Text under study:

Dec 08 2008
Addicted to Cheese
I love how there is so much food out there that tastes so good and on any given day, the medical community can’t even come up with a consensus as to whether it’s good for us or not. Eggs are versatile, delicious, and depending on the mood of the practitioner, one of the best foods you can consume or a heart attack waiting to happen. Cheese is ridiculously high in fat, but has nutritional value of some kind in the dairy family. Is butter or margarine better for you? Shortening: there is something very unnatural about vegetable oil that is solid at room temperature, if you can call shortening solid.
I’m inclined to follow the advice of physicians who are smart enough to realize that the more doctors learn, the less they really seem to know or understand. I largely try to satisfy my body’s cravings, since experience has taught me that they have something to do with nutrition that I am lacking, and I avoid processed sugars and pre-packaged snacks and I seem to do ok. My religion also teaches that red meat should be eaten sparingly if at all, so I avoid it. It also makes my groceries much less expensive. My kids get to snack on produce, get protein, carbs and dairy during meals and basically everything else is a treat. I’ve discovered that my life is easier that way, and neither of my kids is a happy meal away from childhood obesity or losing their vision to diabetes.

Records:

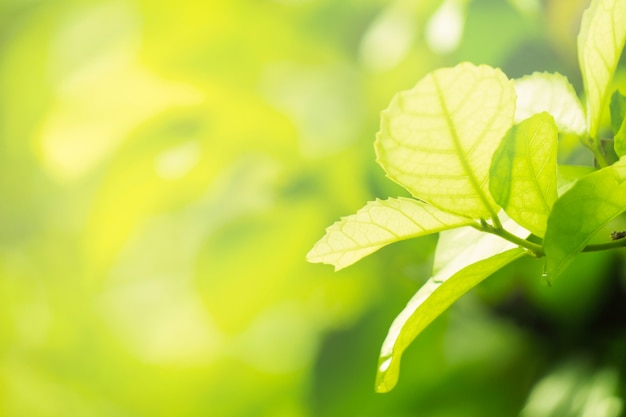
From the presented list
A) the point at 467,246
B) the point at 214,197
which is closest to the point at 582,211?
the point at 467,246

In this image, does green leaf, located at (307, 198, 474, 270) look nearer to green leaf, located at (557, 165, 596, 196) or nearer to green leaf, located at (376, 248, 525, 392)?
green leaf, located at (376, 248, 525, 392)

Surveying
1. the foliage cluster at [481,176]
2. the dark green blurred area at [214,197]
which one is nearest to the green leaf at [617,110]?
the foliage cluster at [481,176]

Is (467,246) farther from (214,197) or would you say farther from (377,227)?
(214,197)

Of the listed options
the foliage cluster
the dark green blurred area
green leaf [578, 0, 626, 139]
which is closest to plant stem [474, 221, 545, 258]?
the foliage cluster

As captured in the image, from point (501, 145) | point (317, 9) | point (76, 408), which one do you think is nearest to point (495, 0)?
point (317, 9)

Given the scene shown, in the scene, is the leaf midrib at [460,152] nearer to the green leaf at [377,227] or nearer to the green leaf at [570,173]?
the green leaf at [377,227]

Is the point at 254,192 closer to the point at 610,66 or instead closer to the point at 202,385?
the point at 202,385
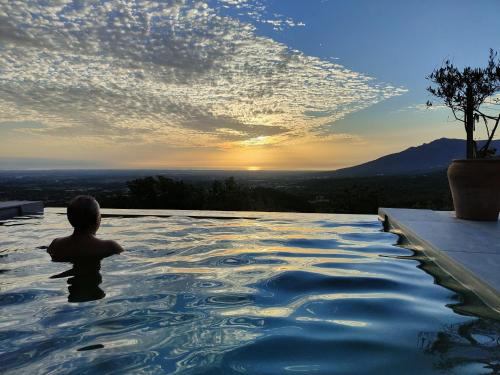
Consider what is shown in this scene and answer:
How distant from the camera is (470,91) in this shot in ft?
26.5

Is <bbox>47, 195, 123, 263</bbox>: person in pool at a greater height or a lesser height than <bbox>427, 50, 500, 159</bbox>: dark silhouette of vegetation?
lesser

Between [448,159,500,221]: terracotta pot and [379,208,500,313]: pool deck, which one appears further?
[448,159,500,221]: terracotta pot

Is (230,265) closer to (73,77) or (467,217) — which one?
(467,217)

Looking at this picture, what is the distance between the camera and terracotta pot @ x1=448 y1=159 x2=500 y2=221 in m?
6.02

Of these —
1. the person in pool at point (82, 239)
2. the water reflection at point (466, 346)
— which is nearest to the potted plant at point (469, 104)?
the water reflection at point (466, 346)

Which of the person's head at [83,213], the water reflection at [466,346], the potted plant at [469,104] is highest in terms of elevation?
the potted plant at [469,104]

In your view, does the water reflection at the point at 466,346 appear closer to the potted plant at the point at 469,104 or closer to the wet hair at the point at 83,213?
the wet hair at the point at 83,213

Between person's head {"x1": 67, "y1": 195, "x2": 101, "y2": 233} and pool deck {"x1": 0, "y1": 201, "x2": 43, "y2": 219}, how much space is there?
4.94 metres

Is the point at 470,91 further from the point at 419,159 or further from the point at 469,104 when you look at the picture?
the point at 419,159

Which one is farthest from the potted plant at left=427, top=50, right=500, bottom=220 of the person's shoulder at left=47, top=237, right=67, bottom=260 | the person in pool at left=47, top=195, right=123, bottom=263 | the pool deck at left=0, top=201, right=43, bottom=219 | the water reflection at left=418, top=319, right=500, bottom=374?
the pool deck at left=0, top=201, right=43, bottom=219

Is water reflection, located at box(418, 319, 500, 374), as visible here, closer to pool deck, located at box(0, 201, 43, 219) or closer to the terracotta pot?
the terracotta pot

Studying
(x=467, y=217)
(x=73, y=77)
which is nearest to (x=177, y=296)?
(x=467, y=217)

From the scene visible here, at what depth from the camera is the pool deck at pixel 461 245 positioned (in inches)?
107

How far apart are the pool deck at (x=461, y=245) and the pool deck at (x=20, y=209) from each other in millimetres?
7534
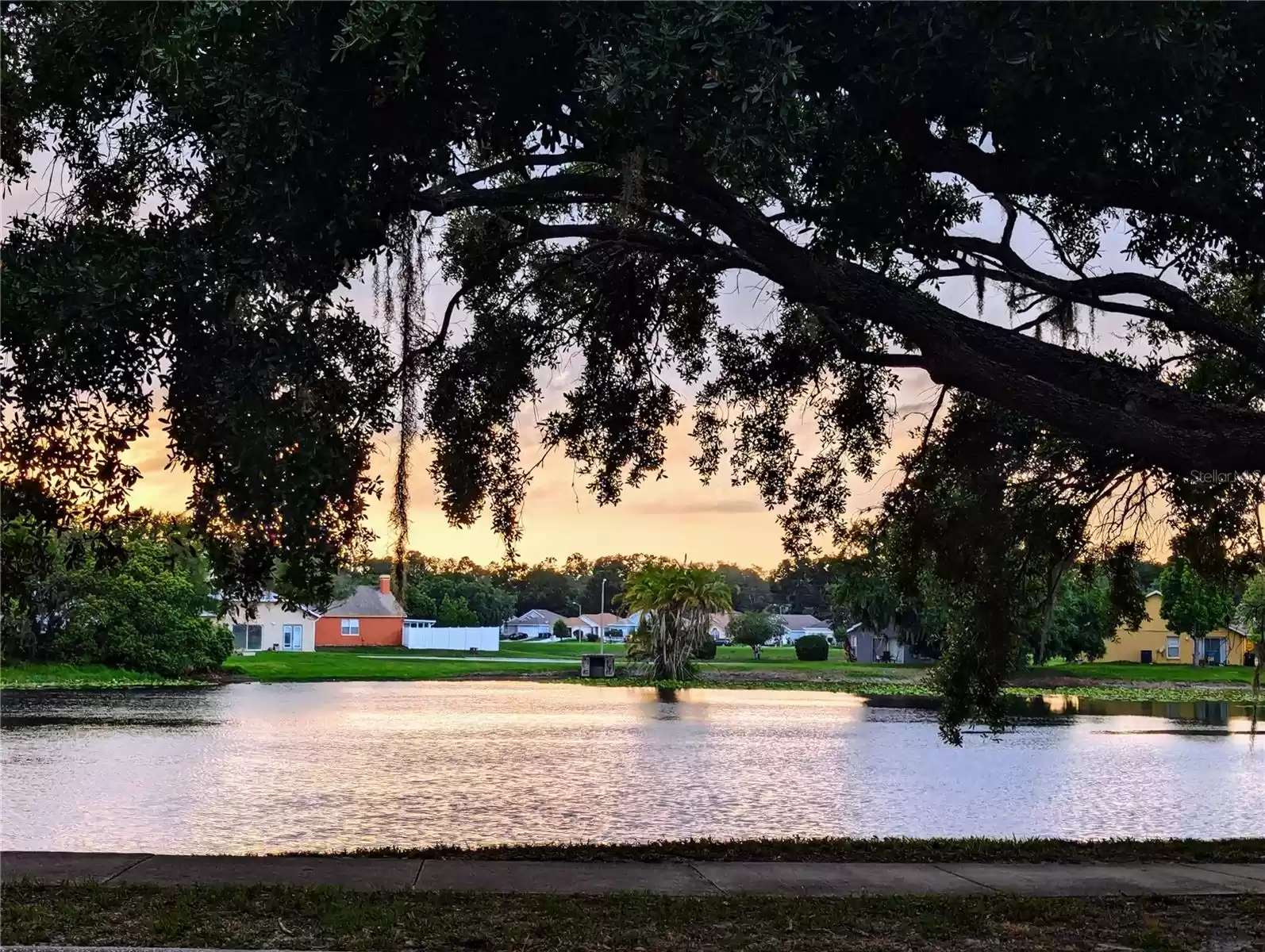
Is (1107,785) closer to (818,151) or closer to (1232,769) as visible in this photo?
(1232,769)

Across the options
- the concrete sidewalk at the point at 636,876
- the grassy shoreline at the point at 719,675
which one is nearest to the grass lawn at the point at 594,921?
the concrete sidewalk at the point at 636,876

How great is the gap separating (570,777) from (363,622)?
247 feet

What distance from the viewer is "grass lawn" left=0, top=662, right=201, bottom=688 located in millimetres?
52550

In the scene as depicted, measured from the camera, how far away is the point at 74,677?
180ft

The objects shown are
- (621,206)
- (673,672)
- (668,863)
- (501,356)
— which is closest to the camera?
(621,206)

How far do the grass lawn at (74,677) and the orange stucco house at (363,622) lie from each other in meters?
34.9

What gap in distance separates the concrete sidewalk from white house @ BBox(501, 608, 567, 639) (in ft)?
466

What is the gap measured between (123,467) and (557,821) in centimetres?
866

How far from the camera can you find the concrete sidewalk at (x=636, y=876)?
10.2 meters

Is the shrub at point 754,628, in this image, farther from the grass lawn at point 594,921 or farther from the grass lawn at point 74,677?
the grass lawn at point 594,921

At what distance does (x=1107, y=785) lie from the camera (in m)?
22.9

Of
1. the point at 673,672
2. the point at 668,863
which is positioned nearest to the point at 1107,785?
the point at 668,863

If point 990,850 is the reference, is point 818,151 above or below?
above

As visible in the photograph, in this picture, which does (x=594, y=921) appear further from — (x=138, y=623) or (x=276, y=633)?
(x=276, y=633)
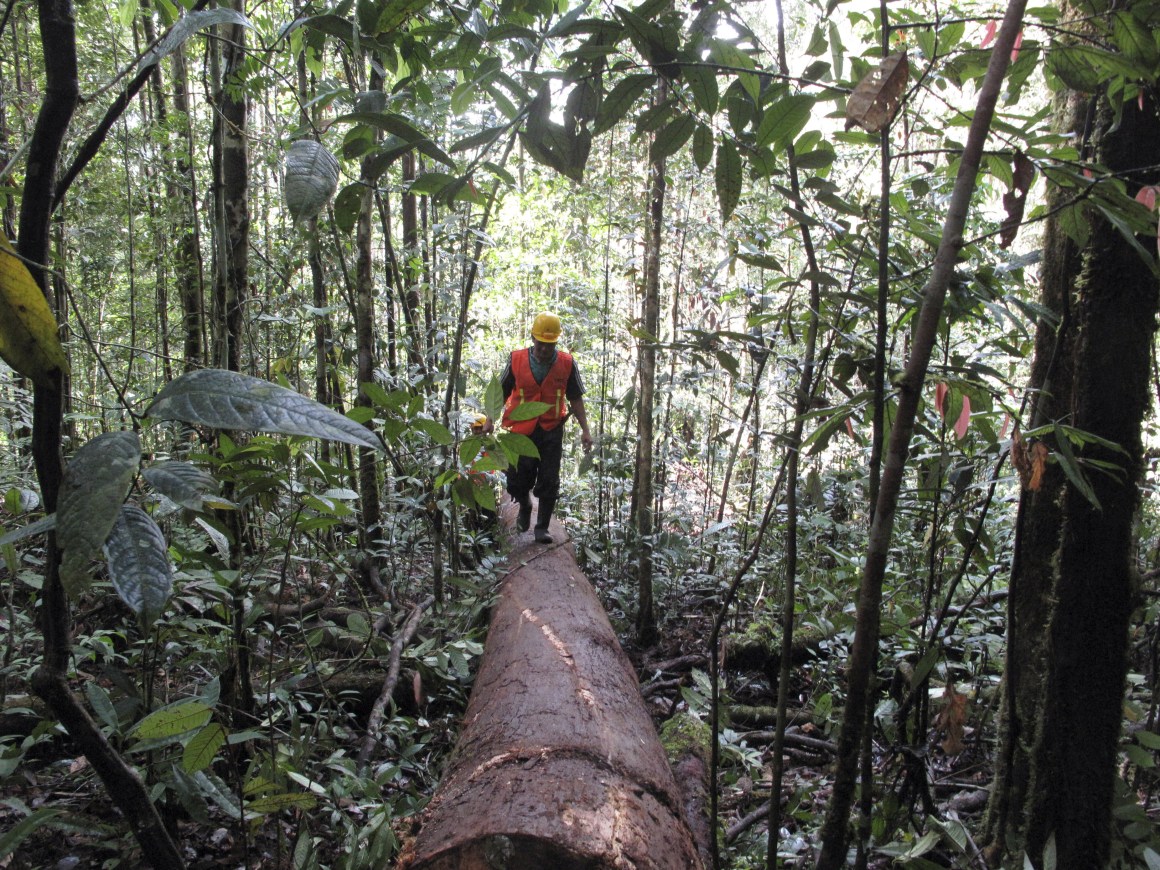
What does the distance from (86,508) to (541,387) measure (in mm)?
4583

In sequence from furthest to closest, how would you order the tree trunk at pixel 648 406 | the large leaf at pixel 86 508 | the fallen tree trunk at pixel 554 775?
1. the tree trunk at pixel 648 406
2. the fallen tree trunk at pixel 554 775
3. the large leaf at pixel 86 508

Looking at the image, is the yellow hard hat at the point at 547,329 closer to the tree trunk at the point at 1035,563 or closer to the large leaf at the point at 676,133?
the tree trunk at the point at 1035,563

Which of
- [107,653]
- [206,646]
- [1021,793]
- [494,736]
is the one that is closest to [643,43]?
[494,736]

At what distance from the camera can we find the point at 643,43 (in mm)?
959

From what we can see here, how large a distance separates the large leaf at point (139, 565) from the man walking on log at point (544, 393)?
4289mm

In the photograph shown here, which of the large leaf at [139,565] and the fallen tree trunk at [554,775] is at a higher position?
the large leaf at [139,565]

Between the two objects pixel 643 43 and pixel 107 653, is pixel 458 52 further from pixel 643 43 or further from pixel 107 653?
pixel 107 653

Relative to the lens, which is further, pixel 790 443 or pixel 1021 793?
pixel 1021 793

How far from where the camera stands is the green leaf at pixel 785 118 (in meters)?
1.01

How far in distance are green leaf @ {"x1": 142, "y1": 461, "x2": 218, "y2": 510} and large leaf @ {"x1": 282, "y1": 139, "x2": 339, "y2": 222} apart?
30cm

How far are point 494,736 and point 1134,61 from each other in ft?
6.89

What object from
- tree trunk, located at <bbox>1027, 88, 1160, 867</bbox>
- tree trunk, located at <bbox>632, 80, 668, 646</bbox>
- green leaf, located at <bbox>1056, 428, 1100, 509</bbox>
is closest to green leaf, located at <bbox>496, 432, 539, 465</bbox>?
green leaf, located at <bbox>1056, 428, 1100, 509</bbox>

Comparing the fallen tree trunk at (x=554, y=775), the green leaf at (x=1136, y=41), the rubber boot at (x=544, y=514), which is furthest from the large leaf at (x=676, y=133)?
the rubber boot at (x=544, y=514)

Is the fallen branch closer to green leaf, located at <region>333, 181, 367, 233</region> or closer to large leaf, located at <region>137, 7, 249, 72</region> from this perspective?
green leaf, located at <region>333, 181, 367, 233</region>
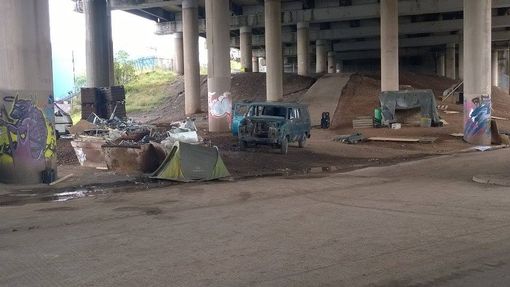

Your tasks:
a. Answer these questions about the blog post on food and health:
(i) What does the writer say is very unnatural about shortening?
(ii) Which two kinds of food does the writer avoid, apart from red meat?
(iii) What does the writer's religion teach about red meat?
b. According to the blog post on food and health, why does the writer largely try to satisfy the body's cravings?
c. Carry on the blog post on food and health from its final sentence.

Answers in order:
a.
(i) It is a vegetable oil that is solid at room temperature.
(ii) Processed sugars and pre-packaged snacks.
(iii) That red meat should be eaten sparingly, if at all.

b. Experience has taught the writer that cravings have something to do with nutrition the body is lacking. Satisfying them is a way of supplying what is missing.

c.
A somewhat related problem is a generation ago, science tried to convince women that they should bottle-feed their infants instead of breastfeeding them because bottle-feeding was more scientific. A generation since, we’re discovering that breastfeeding not only gets exactly the nutrients the infants need to the infant, but it also decreases the risk of essentially all women’s cancers and osteoporosis for the mothers. So an entire generation of grandmothers and great grandmothers got short-changed on their health and a generation of mothers and grandmothers have increased risk of asthma, allergies and decreased immune function because doctors thought they knew better than midwives have been suggesting for centuries.
Using science exclusively to figure out dietary needs is an exercise in lunacy. Why is it so critical that we have to make these mistakes and cost people the quality of their lives as a price to know why? Experiments on a population should at the very least have their consent and allow people to volunteer.
Now, I shall get down off my soapbox and return to my sedentary lifestyle in front of the computer, thereby helping me attain my goal of heart failure by the age of 35. I guess I’m going to have to face it: I’m addicted to cheese.